Raise consciousness of biases and unexamined assumptions, and assert the importance of avoiding them in systems. Create training programs that employees must complete to help cut through biases and identify new ones.

This is not only helpful when it comes to building more inclusive products and experiences but it is imperative when it comes to recruitment. If your employees conducting interviews are aware of their biases they can make better hiring decisions.

It really comes down to the fact that you need more multidisciplinary people making decisions within your organization, “If your algorithm is a mirror of humanity, you failed and your algorithm is biased.” – Kyle Hundman, Data Science Manager, American Family Insurance.

Staffing for needed data skills is a challenge

People, process, and technology are the fundamentals of a successful business and people are at the forefront of a company’s success. Your employees continuously push the business forward, but as the pace of technology outstrips the pace of training, IT leaders are seeing glaring skills gaps.

Data science skills are at a premium. Hiring people with the right skills can be challenging because of the high salaries being sought and the tendency to jump jobs to take advantage of better offers. So how do organizations remedy this?

Action

Reinvest in employees, when possible, by conducting training programs to upskill them to new roles. Your staff will view this as a resume-building opportunity and a chance to work at the leading edge of data science.
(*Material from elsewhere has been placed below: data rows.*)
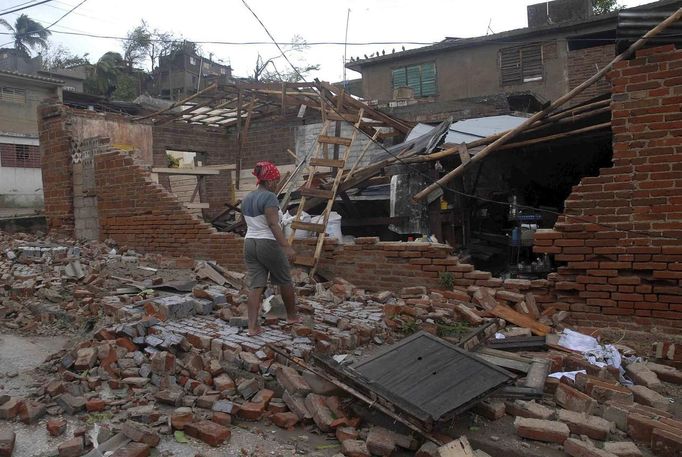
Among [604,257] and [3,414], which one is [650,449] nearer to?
[604,257]

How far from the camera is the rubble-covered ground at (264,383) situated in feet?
11.0

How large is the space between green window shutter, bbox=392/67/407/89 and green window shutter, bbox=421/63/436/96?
2.45ft

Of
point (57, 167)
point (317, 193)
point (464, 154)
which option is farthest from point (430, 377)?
point (57, 167)

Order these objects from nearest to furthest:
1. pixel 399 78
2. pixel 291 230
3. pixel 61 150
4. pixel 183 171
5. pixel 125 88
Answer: pixel 291 230 < pixel 61 150 < pixel 183 171 < pixel 399 78 < pixel 125 88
Potential candidates are also looking at enterprises based on their technology stack when making decisions on their next career move. Are you using the technologies that will continue to help them grow that muscle from their career? Look at it through both lenses in terms of attracting and retaining talent and then reskilling your existing talent. It's a balancing act.

In summary, the participants brought much insight to how data is driving decision making and the need to tread data as a product. But at the core of the discussion was one key insight. Moving the data needle to “insight-rich” is not solely an IT undertaking. Collaboration across business lines is essential.It extends accountability for data and decision making from that information to the business. Business units can provide the use case and priorities on data initiatives most important to business leadership, offering a taste of insight-richness that makes a difference.